A better basis for our definitions is needed, and following Saussure, linguists have preferred to define parts of speech in terms of the system of relations, syntagmatic and paradigmatic, into which they enter, i.e. their distribution. To determine whether a word like cat is a noun, we might subject it to a number of tests:
Nouns, but not verbs, for example, can be modified by an article (a cat but not *a prevaricate/preoccupy/be/realize), or by an adjective (beautiful, big, clever, muddy cat).
Nouns may be the subject of a verb (the cat purrs), and may be marked for plural (cats).
Nouns cannot, on the other hand, have pronoun subjects (*he cats/they cat).
On the basis of properties like these, we can determine that cat passes all the tests for noun status and thus behaves in a similar way to a class of words including house, dog, computer, table, sugar, sincerity. A word need not pass all the tests we set up: in the above list, for example, sugar and sincerity do not have plural forms, but behave in most other respects like nouns. In such cases it may be fruitful to seek other items with similar properties and establish a sub-class. Sugar, for example, behaves like jam, tea, water, and so on in not normally having a plural form, in requiring the quantifier much rather than many and so on. These nouns are accordingly labelled mass or non-count nouns; sincerity, like honesty, faith, respect, or depth, belongs to the class of abstract nouns with similar properties.

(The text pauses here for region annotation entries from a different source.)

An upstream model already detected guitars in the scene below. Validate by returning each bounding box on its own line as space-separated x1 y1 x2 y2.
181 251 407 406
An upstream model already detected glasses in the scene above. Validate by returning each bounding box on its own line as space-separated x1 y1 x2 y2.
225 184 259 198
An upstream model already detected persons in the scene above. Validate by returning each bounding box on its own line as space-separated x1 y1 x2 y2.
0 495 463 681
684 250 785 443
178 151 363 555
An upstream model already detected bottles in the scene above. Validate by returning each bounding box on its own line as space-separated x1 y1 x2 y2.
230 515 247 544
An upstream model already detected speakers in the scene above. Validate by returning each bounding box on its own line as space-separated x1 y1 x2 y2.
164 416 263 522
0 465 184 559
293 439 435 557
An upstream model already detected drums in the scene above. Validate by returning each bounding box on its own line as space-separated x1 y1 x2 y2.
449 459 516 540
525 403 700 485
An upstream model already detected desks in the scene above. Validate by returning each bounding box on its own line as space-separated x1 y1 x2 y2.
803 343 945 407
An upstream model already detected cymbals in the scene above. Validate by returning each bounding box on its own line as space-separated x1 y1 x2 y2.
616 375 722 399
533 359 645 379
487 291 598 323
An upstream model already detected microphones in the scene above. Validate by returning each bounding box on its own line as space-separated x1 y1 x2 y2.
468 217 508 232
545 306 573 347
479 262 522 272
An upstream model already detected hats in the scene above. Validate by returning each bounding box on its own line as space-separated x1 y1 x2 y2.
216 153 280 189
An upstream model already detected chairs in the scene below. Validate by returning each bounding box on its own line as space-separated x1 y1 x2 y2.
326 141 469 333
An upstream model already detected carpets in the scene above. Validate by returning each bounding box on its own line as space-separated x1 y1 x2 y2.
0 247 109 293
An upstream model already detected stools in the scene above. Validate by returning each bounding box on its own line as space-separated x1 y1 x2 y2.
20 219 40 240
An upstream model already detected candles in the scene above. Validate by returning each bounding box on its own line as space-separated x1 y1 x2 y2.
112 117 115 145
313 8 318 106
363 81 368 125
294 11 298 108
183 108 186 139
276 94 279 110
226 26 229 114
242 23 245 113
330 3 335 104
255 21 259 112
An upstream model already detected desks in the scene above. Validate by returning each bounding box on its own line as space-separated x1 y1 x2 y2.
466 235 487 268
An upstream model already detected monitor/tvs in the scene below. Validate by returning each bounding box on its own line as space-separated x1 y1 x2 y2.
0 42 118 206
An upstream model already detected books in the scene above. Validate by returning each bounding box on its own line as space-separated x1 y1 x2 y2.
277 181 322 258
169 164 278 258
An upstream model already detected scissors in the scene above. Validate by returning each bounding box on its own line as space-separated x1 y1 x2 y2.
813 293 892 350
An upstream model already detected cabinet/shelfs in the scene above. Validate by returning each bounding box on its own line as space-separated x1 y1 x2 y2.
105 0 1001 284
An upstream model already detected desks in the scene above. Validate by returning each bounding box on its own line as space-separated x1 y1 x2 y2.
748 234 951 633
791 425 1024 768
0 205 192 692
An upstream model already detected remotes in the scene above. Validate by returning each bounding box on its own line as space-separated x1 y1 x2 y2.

The pronouns of traditional grammar were so called because they were seen as items that ‘stand for’ nouns. For example, ‘He’ can stand for ‘John’, or ‘They’ for ‘elephants’ in the following sentences:
1 John loves reading Chekhov.
2 He loves reading Chekhov.
3 Elephants are scared of mice.
4 They are scared of mice.
So far so good, but closer inspection of English syntax reveals that the term ‘pro-noun’ is in fact something of a misnomer. If we replace a noun by a pronoun in any of the following sentences, the result is ungrammatical:
1 The tap turns the water on.
2 *The it turns the it on.
3 Little John saved the day.
4 *Little he saved the it.
5 The man on the Clapham omnibus thinks the Conservatives will win the next election.
6 *The he on the it it thinks the they will win the next it.
To make these sentences grammatical, we need to replace not just the noun but all associated qualifiers as well, that is, the full noun phrase which forms a constituent of the sentence, and not just part of it:
It (The tap) turns it (the water) on.
He (Little John) saved the day.
He (The man on the Clapham omnibus) thinks they (the Conservatives) will win it (the next election).
On distributional criteria, then, our ‘pro-noun’ is more accurately a ‘pro-noun-phrase’. While no one is proposing to change a term which is settled in people’s minds, it is an important property of English pronouns that they fulfil the role of a noun phrase constituent of a sentence and not that of a noun.